In public and private areas, from sports fields to parks, the ban on “Big Brother’s” surveillance will be in effect, except when there are specific serious crimes committed, terrorist threats or urgent searches of victims. The police will still need to get approval from an independent administrative authority or judge before they can begin surveillance.
Police will only be able turn on AI biometrics in exceptional circumstances such as an actual terrorist threat.
According to a EU official familiar with the text, the new rules still require that they obtain authorization within 24 hours, and submit a “prior impact assessment on fundamental rights” to the relevant authority.
The authorities must also inform the market surveillance authority as well as the data protection authority. The official stated that if the authority or judge does not grant permission, then the AI tool should be turned off, and any data collected on the suspect or suspects must be deleted immediately.
Officials claim that these safeguards would prevent what is called “predictive police”, which MEPs were concerned could be used in conjunction with racial profiles to discriminate individuals.
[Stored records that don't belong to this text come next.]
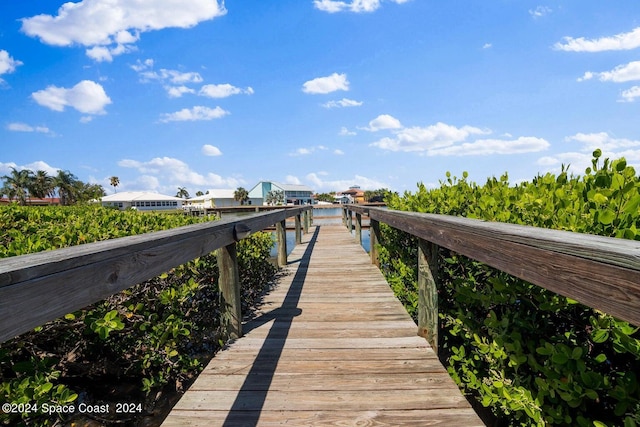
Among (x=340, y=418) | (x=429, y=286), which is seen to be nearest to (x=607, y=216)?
(x=429, y=286)

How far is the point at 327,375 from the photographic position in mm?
2443

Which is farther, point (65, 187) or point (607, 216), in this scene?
point (65, 187)

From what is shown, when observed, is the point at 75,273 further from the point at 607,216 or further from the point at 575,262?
the point at 607,216

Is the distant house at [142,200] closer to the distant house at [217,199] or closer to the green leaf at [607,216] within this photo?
the distant house at [217,199]

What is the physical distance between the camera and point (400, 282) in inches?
168

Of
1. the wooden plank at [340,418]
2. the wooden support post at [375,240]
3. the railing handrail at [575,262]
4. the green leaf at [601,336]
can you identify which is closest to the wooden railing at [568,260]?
the railing handrail at [575,262]

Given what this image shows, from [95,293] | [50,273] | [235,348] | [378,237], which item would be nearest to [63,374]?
[235,348]

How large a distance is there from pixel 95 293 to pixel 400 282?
11.8ft

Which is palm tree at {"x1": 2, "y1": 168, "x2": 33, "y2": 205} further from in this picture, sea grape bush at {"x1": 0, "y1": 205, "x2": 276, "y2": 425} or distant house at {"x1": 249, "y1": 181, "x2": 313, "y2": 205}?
sea grape bush at {"x1": 0, "y1": 205, "x2": 276, "y2": 425}

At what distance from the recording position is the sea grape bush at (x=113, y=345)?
1.94 metres

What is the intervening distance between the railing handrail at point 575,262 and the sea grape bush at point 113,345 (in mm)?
2018

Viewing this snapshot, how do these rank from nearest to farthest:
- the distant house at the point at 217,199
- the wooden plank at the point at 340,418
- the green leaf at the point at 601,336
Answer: the green leaf at the point at 601,336 → the wooden plank at the point at 340,418 → the distant house at the point at 217,199

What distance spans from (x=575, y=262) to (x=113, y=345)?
3.15 m

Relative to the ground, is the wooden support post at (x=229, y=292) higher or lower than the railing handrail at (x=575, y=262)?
lower
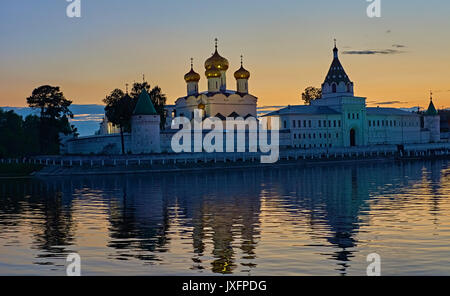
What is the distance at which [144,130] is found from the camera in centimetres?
6519

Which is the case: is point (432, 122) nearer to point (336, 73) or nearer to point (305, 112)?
point (336, 73)

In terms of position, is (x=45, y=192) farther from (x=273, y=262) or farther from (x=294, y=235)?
(x=273, y=262)

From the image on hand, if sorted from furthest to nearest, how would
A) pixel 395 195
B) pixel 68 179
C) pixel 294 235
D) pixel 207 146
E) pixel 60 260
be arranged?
1. pixel 207 146
2. pixel 68 179
3. pixel 395 195
4. pixel 294 235
5. pixel 60 260

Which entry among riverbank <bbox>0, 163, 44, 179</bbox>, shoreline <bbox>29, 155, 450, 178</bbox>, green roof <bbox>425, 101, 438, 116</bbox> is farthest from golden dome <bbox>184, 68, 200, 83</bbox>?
green roof <bbox>425, 101, 438, 116</bbox>

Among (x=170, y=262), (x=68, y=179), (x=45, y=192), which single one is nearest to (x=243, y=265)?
(x=170, y=262)

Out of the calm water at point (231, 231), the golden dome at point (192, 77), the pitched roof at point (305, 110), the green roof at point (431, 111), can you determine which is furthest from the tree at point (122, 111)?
the green roof at point (431, 111)

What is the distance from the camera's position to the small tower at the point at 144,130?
65062 millimetres

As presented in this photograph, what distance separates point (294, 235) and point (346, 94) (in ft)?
245

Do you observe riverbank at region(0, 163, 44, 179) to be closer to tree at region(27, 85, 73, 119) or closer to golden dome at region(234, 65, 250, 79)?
tree at region(27, 85, 73, 119)

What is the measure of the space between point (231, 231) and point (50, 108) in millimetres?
55299

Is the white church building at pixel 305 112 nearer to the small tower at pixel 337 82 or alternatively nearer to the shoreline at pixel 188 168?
the small tower at pixel 337 82

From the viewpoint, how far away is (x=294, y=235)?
19.4 meters
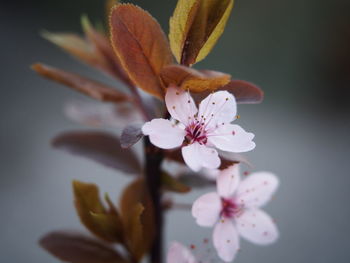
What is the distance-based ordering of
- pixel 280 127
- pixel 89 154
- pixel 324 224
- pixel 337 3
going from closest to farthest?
1. pixel 89 154
2. pixel 324 224
3. pixel 280 127
4. pixel 337 3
According to an EU official, law enforcement agencies would no longer be allowed “to pursue someone as suspect just because an algorithm says that you are a crime”.
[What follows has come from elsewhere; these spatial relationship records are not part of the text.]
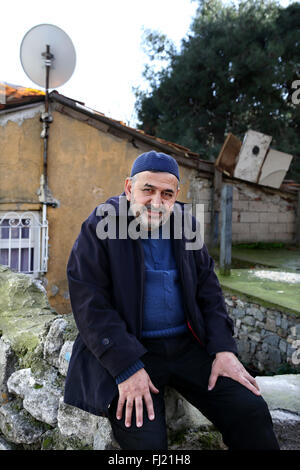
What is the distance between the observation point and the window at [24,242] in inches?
232

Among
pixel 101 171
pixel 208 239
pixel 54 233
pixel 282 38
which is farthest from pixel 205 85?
pixel 54 233

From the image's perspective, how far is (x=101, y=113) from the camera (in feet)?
21.7

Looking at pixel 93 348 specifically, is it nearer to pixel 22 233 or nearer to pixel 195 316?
pixel 195 316

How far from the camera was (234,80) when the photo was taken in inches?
563

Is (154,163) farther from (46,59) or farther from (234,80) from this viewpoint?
(234,80)

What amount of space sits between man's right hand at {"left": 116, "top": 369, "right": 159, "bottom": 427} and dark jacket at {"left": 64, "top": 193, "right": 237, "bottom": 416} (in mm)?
44

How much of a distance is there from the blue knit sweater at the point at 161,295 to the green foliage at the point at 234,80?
41.2 ft

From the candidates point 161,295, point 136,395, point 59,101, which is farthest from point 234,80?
point 136,395

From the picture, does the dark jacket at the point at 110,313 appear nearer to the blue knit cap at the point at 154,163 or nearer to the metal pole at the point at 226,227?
the blue knit cap at the point at 154,163

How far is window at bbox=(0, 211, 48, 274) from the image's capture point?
590 cm

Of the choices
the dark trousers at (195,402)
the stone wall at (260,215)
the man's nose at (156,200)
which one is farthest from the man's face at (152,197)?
the stone wall at (260,215)

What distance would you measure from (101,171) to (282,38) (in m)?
11.5

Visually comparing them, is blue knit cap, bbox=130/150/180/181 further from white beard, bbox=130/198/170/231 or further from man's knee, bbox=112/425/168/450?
man's knee, bbox=112/425/168/450
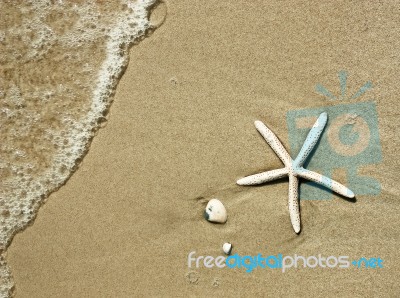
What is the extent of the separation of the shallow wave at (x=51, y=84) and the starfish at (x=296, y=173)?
146 centimetres

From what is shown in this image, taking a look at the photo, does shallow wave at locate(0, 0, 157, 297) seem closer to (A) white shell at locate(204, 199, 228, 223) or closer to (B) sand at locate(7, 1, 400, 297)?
(B) sand at locate(7, 1, 400, 297)

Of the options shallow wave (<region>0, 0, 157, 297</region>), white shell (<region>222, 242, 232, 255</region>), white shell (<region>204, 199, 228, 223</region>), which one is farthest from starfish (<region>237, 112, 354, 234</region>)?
shallow wave (<region>0, 0, 157, 297</region>)

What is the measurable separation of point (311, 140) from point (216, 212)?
956 millimetres

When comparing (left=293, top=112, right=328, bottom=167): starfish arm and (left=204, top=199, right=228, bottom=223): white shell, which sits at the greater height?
Answer: (left=293, top=112, right=328, bottom=167): starfish arm

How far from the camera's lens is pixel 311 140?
3.12m

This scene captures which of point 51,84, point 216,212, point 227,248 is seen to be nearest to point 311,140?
point 216,212

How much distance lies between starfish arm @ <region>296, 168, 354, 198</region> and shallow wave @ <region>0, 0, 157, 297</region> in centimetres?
177

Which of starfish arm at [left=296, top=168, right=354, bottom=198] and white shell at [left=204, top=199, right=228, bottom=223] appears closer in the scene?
starfish arm at [left=296, top=168, right=354, bottom=198]

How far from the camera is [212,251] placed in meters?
3.23

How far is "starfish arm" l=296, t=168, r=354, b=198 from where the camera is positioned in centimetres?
308

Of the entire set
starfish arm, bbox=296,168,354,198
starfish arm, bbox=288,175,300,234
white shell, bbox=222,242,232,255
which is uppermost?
starfish arm, bbox=296,168,354,198

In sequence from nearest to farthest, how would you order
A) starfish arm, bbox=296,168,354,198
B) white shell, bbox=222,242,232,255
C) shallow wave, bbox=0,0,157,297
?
starfish arm, bbox=296,168,354,198 < white shell, bbox=222,242,232,255 < shallow wave, bbox=0,0,157,297

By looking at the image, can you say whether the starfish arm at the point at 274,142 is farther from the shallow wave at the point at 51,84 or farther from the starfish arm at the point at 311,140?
the shallow wave at the point at 51,84

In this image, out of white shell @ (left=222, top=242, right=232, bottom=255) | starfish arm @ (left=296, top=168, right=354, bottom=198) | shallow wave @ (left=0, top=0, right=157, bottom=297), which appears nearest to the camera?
starfish arm @ (left=296, top=168, right=354, bottom=198)
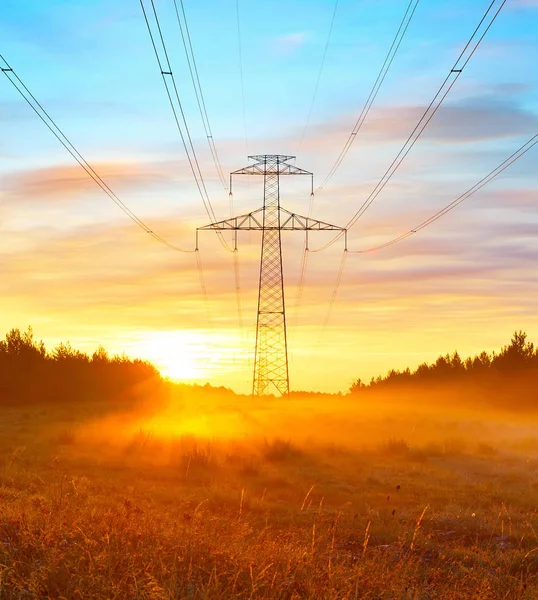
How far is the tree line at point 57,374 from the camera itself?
65812 millimetres

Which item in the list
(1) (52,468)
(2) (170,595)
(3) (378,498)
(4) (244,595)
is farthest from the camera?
(1) (52,468)

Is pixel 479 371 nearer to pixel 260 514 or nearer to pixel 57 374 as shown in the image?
pixel 57 374

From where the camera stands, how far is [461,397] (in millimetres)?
78938

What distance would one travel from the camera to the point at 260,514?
17.3m

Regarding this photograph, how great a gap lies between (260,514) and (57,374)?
55.3m

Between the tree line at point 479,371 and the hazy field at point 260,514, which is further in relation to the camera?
the tree line at point 479,371

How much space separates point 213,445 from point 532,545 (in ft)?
58.2

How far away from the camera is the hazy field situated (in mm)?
8656

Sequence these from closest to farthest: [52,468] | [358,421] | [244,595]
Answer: [244,595]
[52,468]
[358,421]

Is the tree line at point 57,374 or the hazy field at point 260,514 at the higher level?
the tree line at point 57,374

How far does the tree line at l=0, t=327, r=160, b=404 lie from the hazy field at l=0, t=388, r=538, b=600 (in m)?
18.0

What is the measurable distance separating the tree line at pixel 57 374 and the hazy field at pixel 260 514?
18011 mm

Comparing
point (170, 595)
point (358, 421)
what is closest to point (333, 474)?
point (170, 595)

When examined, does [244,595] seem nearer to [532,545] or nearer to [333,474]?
[532,545]
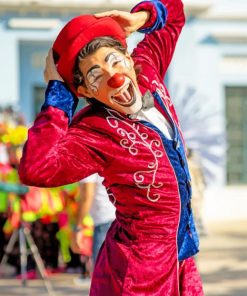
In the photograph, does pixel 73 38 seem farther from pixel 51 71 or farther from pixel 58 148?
pixel 58 148

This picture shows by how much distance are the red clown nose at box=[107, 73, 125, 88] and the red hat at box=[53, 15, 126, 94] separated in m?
0.14

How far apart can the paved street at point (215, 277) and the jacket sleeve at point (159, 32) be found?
4.68 meters

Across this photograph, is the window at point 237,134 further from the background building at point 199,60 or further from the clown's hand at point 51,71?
the clown's hand at point 51,71

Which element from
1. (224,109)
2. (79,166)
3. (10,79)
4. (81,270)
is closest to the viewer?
(79,166)

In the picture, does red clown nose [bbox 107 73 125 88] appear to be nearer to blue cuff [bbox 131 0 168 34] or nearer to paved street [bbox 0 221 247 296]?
blue cuff [bbox 131 0 168 34]

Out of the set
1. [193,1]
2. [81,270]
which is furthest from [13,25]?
[81,270]

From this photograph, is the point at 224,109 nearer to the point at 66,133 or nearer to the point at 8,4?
the point at 8,4

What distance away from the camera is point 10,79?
1928cm

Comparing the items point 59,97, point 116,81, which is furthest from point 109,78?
point 59,97

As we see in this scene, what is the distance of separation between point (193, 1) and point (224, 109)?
99.8 inches

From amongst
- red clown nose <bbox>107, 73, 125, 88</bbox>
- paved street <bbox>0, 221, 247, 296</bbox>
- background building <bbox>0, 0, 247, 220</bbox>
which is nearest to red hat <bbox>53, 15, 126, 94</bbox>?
red clown nose <bbox>107, 73, 125, 88</bbox>

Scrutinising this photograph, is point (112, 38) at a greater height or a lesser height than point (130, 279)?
greater

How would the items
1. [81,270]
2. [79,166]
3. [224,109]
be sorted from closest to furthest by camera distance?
[79,166] → [81,270] → [224,109]

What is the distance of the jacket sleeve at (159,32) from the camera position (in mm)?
3664
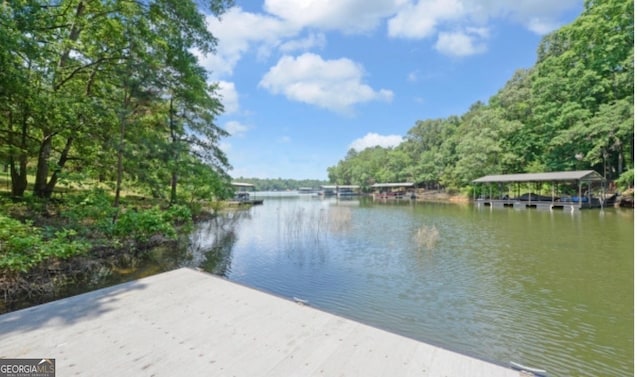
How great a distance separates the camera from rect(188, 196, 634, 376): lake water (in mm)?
3248

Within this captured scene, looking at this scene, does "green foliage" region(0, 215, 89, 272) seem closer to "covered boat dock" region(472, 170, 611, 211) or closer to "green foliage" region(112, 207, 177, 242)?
"green foliage" region(112, 207, 177, 242)

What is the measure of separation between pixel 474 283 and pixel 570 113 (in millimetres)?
25037

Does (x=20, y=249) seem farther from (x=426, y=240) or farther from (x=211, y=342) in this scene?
(x=426, y=240)

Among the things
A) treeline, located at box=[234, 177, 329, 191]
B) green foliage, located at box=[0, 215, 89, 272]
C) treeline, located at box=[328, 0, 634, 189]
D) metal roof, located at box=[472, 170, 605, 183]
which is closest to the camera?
green foliage, located at box=[0, 215, 89, 272]

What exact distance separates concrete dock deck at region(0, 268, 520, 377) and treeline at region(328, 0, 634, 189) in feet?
78.9

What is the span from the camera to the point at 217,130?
44.4ft

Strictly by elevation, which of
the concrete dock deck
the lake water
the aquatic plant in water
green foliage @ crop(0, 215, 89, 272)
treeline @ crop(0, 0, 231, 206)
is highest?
treeline @ crop(0, 0, 231, 206)

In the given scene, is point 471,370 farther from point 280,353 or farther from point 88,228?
point 88,228

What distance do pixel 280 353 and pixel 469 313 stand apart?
3.12 m

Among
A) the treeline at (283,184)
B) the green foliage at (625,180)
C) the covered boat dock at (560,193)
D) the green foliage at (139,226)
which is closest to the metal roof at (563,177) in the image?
the covered boat dock at (560,193)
The EU and MEPs agreed on a list of 16 specific types of serious crimes where this exception may be applied.
Excepted from the list were crimes that fall under the jurisdiction and authority of the International Criminal Court, such as terrorism, murder or rape, organized or armed robbery or kidnapping. Other exceptions include crimes committed by the International Criminal Court, sabotage or unlawfully seizing an aircraft or ship, trafficking in human body parts or illegal drugs or weapons, or participation in criminal organisations involved in these offences.
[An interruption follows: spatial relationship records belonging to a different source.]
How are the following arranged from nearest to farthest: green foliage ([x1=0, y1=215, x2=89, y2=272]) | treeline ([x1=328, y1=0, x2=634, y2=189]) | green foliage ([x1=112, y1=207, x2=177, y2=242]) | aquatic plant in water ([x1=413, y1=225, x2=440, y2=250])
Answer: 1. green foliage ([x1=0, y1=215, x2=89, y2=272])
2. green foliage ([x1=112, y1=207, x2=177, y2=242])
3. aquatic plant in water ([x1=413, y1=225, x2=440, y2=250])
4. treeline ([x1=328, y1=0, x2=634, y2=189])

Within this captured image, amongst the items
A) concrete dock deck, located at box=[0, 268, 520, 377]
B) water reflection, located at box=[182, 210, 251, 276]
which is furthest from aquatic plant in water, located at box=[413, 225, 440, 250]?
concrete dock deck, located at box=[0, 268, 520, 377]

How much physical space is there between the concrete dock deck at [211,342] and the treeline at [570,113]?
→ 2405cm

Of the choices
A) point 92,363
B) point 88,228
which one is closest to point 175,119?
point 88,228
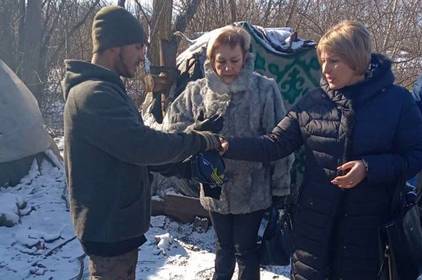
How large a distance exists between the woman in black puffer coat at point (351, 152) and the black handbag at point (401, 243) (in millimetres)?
55

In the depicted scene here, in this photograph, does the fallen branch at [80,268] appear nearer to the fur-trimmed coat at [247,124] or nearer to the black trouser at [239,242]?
the black trouser at [239,242]

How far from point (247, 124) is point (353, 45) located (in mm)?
999

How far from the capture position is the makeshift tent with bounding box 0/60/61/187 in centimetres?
605

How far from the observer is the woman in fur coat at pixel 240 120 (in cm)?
304

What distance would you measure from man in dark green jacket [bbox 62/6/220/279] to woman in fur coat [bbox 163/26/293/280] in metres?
0.70

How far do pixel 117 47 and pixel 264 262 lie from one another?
184 centimetres

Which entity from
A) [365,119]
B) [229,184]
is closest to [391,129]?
[365,119]

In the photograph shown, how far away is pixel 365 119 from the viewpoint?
2.26 m

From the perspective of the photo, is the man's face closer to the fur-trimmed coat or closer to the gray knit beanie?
the gray knit beanie

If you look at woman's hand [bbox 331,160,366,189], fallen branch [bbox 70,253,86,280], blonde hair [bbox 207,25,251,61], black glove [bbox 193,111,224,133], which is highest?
blonde hair [bbox 207,25,251,61]

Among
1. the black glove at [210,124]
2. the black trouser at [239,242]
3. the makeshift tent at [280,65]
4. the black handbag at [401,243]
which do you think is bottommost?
the black trouser at [239,242]

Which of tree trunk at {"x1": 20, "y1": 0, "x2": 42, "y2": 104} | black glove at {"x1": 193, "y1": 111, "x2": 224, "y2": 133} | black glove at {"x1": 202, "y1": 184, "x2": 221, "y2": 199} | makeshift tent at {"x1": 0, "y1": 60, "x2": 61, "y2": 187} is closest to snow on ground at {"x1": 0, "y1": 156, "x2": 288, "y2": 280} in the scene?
makeshift tent at {"x1": 0, "y1": 60, "x2": 61, "y2": 187}

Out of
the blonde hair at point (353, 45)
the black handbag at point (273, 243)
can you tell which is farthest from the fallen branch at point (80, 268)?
the blonde hair at point (353, 45)

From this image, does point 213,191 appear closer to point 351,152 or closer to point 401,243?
point 351,152
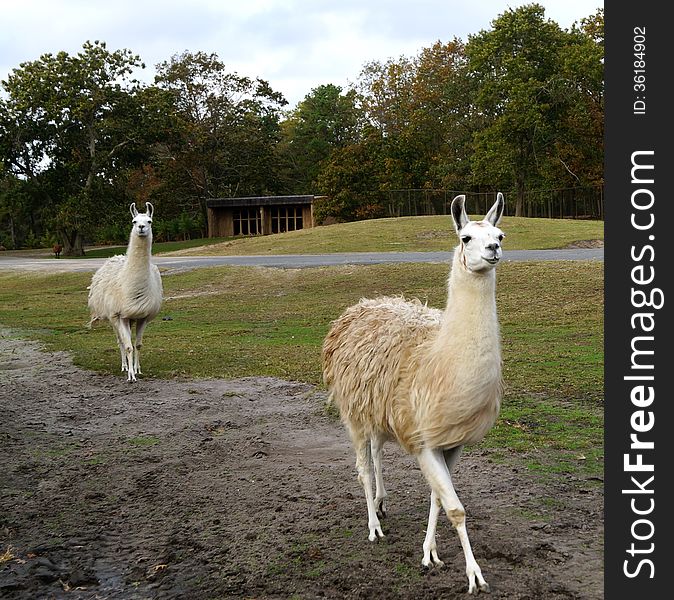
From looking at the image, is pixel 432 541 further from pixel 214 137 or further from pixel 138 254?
pixel 214 137

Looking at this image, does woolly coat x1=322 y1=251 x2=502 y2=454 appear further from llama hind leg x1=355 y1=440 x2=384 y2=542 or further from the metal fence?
the metal fence

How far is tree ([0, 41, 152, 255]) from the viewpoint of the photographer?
132ft

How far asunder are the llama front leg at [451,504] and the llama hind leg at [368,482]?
70 centimetres

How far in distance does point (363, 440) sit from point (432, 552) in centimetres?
89

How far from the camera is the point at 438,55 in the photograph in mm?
58062

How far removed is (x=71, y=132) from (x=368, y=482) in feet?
132

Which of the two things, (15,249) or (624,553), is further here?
(15,249)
The EU Gazette or the Official Journal, which is the EU’s official gazette, will publish the new laws governing artificial intelligence in six months. The EU’s new laws on artificial intelligence will include additional bans that are designed to protect society from the dangers AI poses.
Included are AI systems and applications that “manipulate user behaviour in order to circumvent their free will”. For example, toys with voice-assistance encourage dangerous behavior among minors. The ban also includes AI systems which allow governments and companies to “score” socially, similar China’s system of “social credit”.
In the final text, the EU made sure to include this clause, as it was worried that AI-derived data could be exploited to exploit people’s vulnerabilities based on their age, disabilities, social or economic status. This could have meant that, for example, certain customers would be barred from certain restaurants because of their “social score”, or status. Or that certain employees might be denied jobs.
Artificial intelligence that can assess stress and fatigue by reading facial expressions will be banned in the workplace.
MEPs who led the fight against prohibitions wanted to make sure that the EU didn’t become a surveillance state, like China, in which the traffic police could intervene, say, if the believe a truck driver is fatigued.